• [Short text fragments from websites]:
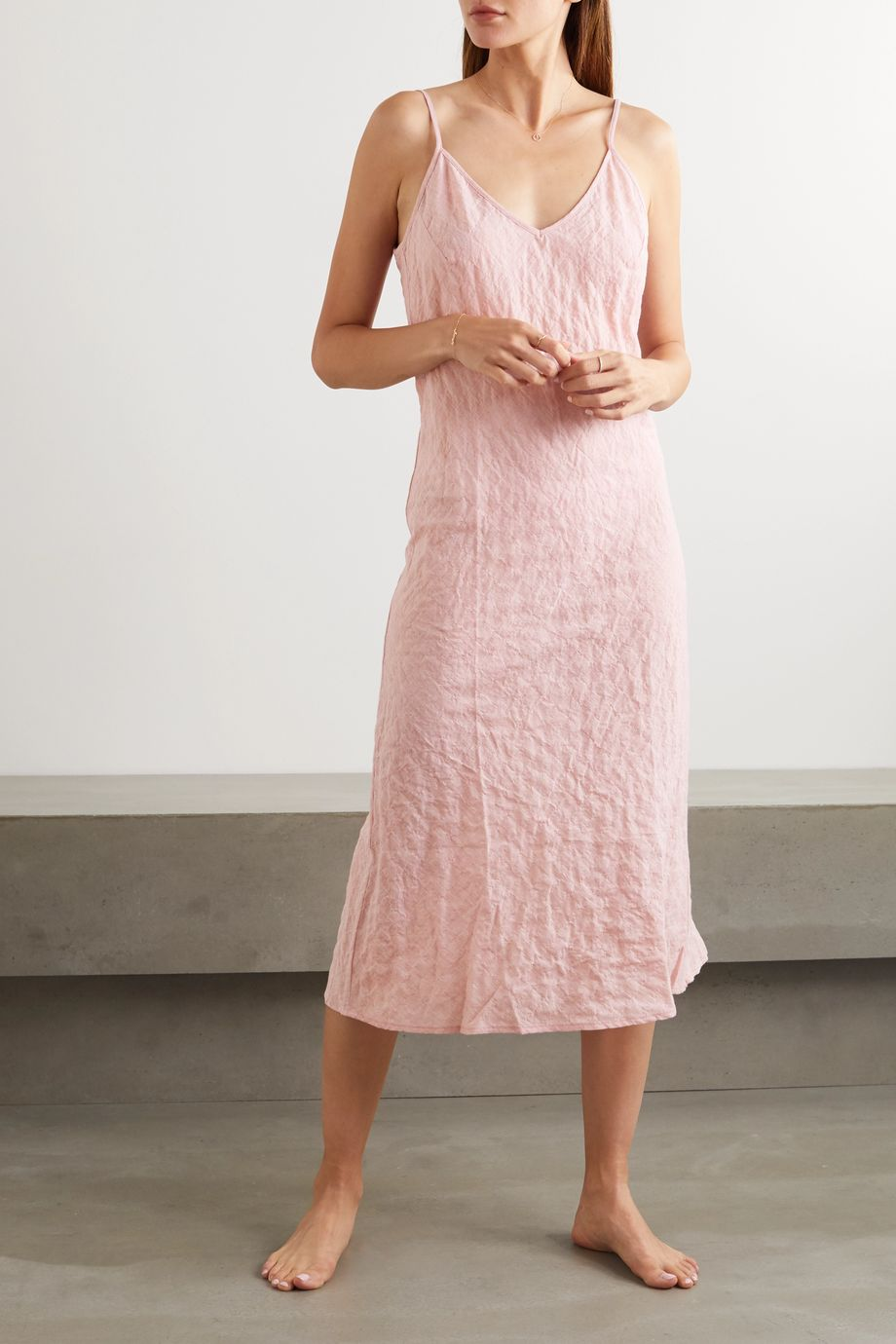 Pour Les Femmes Crinkled cotton-gauze nightdress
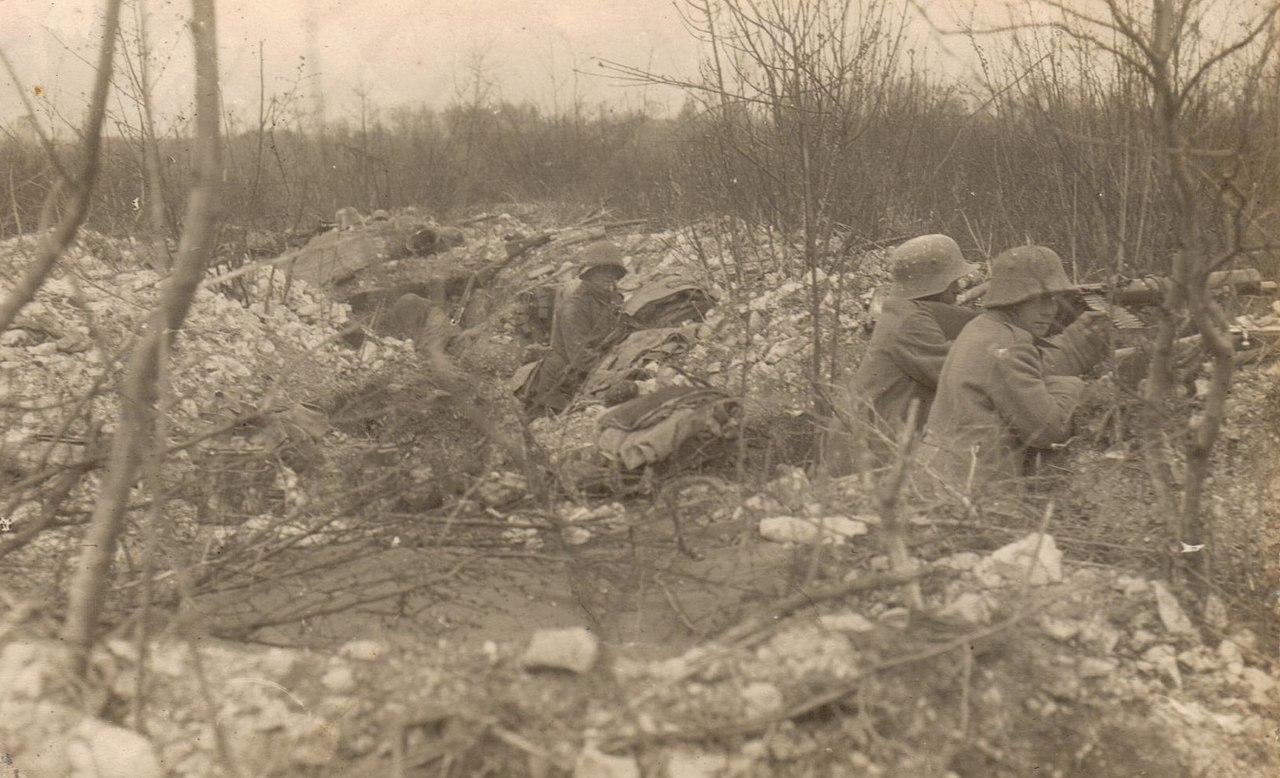Немецкие солдаты на позиции, 1916г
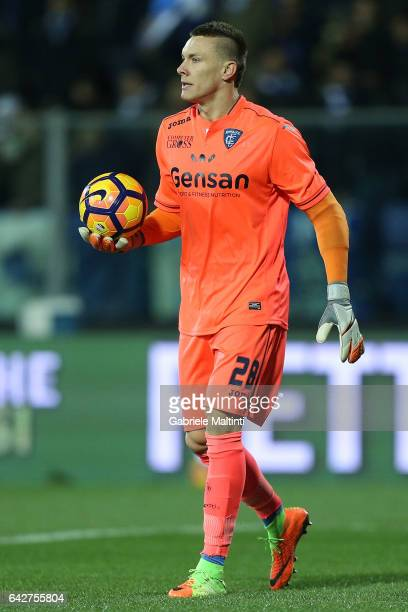 Lucasz Skorupski of Empoli FC in action during the Serie A match between Empoli FC and SS Lazio at Stadio Carlo Castellani on February 18 2017 in...
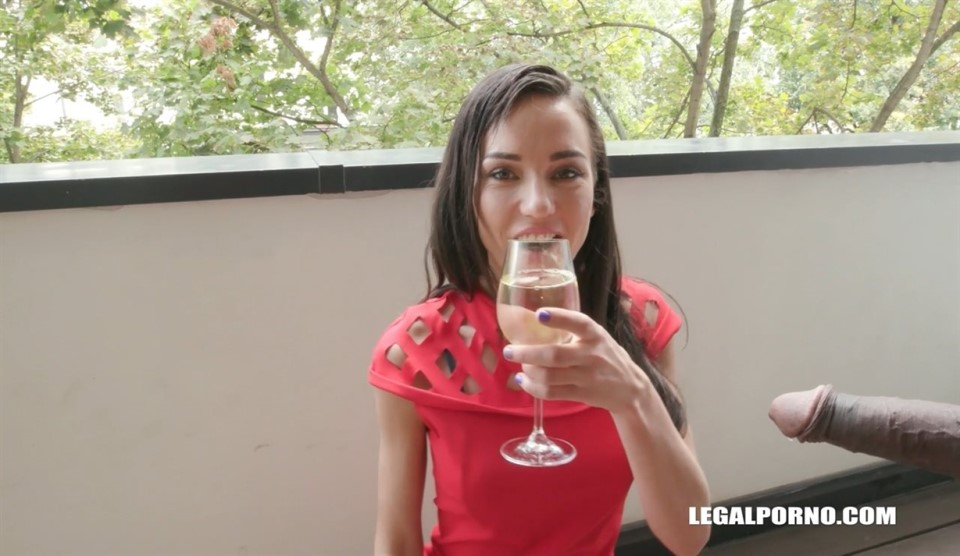 [HD] Destroying & degrading Nataly Gold IV201 Nataly Gold, Joachim Kessef, Tony Brooklyn, Max Rajoy, Darnell Black - SiteRip-00:54:28 | Gangbang, Dap, Interracial - 1,7 GB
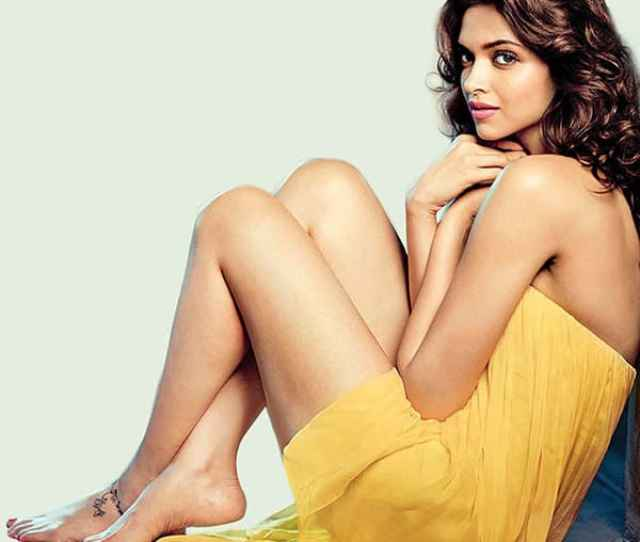 The Hot Deepika Padukone Shines Brighter Than The Sunshine In This Click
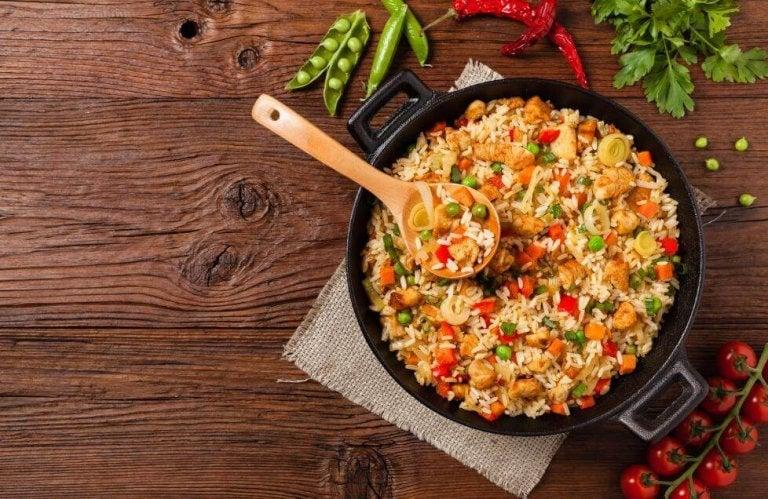 Ρύζι με κοτόπουλο και λαχανικά: μια πεντανόστιμη συνταγή!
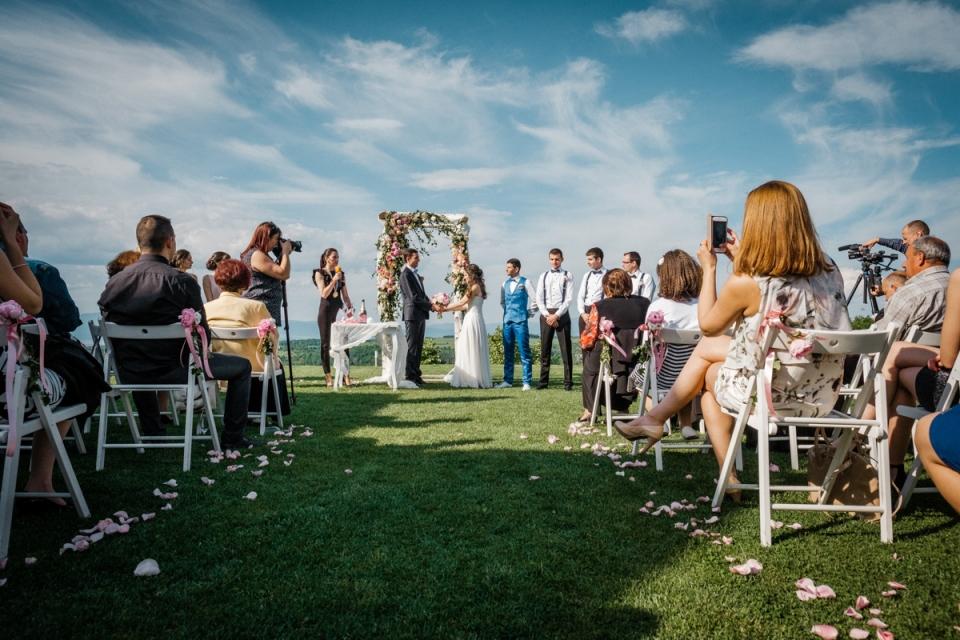 Villa Ekaterina Wedding Photography tijdens buitenceremoniegeloften Vakarel, Sofia, Bulgarije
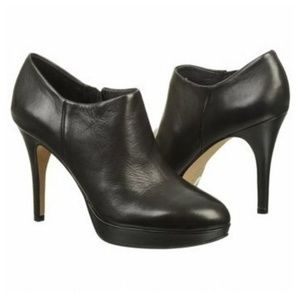 VINCE CAMUTO | Leather Elvin Black Booties 7.5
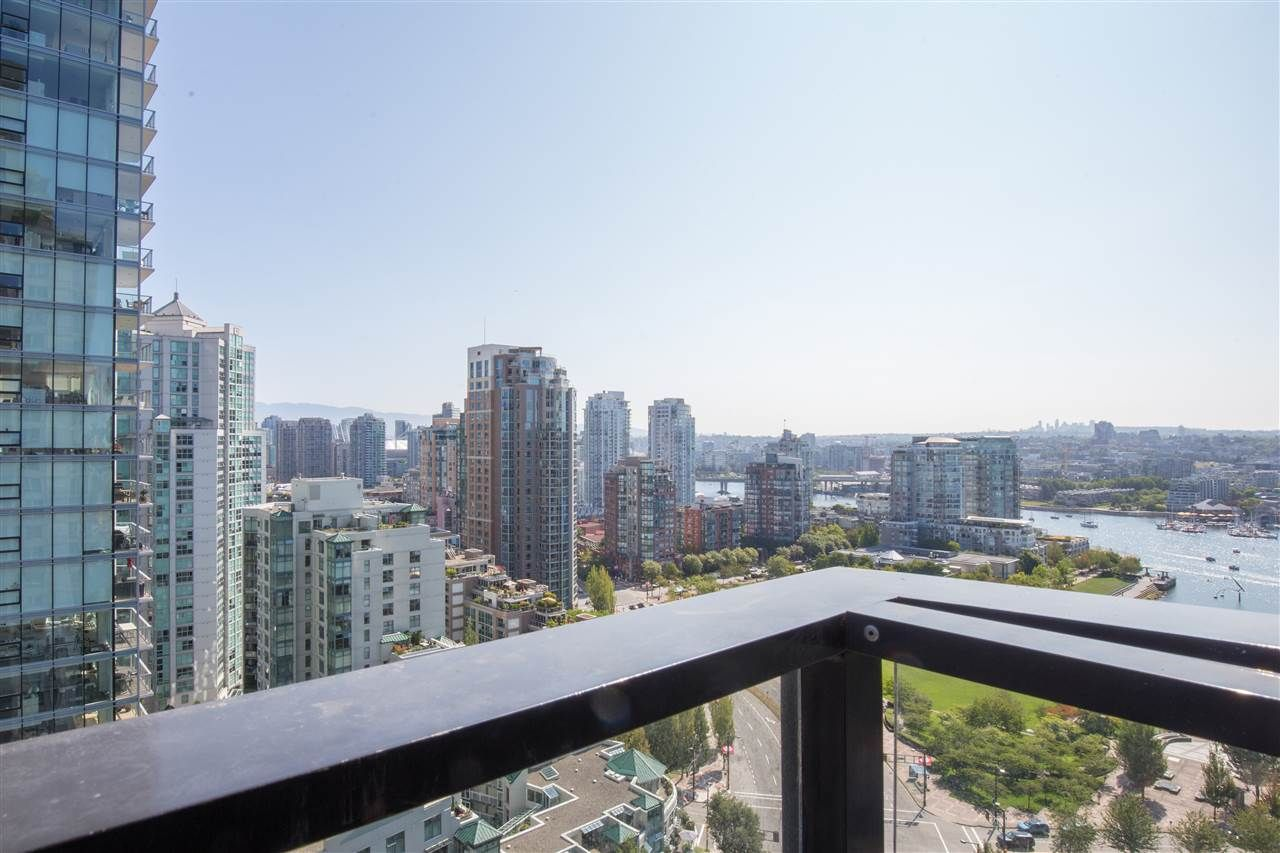 "Photo 15: Photos: 2507 1438 RICHARDS Street in Vancouver: Yaletown Condo for sale in ""AZURA ONE"" (Vancouver West)  : MLS®# R2394996"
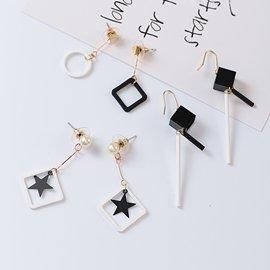 耳環 甜星飾品 簡約黑白色調幾何垂墜 耳環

• [ASSIGNED TASK]: A faithful copy of the entries above is needed, one that contains no images.

• [EXPECTED ANSWER]:
 Pour Les Femmes Crinkled cotton-gauze nightdress
Немецкие солдаты на позиции, 1916г
 Lucasz Skorupski of Empoli FC in action during the Serie A match between Empoli FC and SS Lazio at Stadio Carlo Castellani on February 18 2017 in...
 [HD] Destroying & degrading Nataly Gold IV201 Nataly Gold, Joachim Kessef, Tony Brooklyn, Max Rajoy, Darnell Black - SiteRip-00:54:28 | Gangbang, Dap, Interracial - 1,7 GB
 The Hot Deepika Padukone Shines Brighter Than The Sunshine In This Click
 Ρύζι με κοτόπουλο και λαχανικά: μια πεντανόστιμη συνταγή!
 Villa Ekaterina Wedding Photography tijdens buitenceremoniegeloften Vakarel, Sofia, Bulgarije
 VINCE CAMUTO | Leather Elvin Black Booties 7.5
 "Photo 15: Photos: 2507 1438 RICHARDS Street in Vancouver: Yaletown Condo for sale in ""AZURA ONE"" (Vancouver West)  : MLS®# R2394996"
 耳環 甜星飾品 簡約黑白色調幾何垂墜 耳環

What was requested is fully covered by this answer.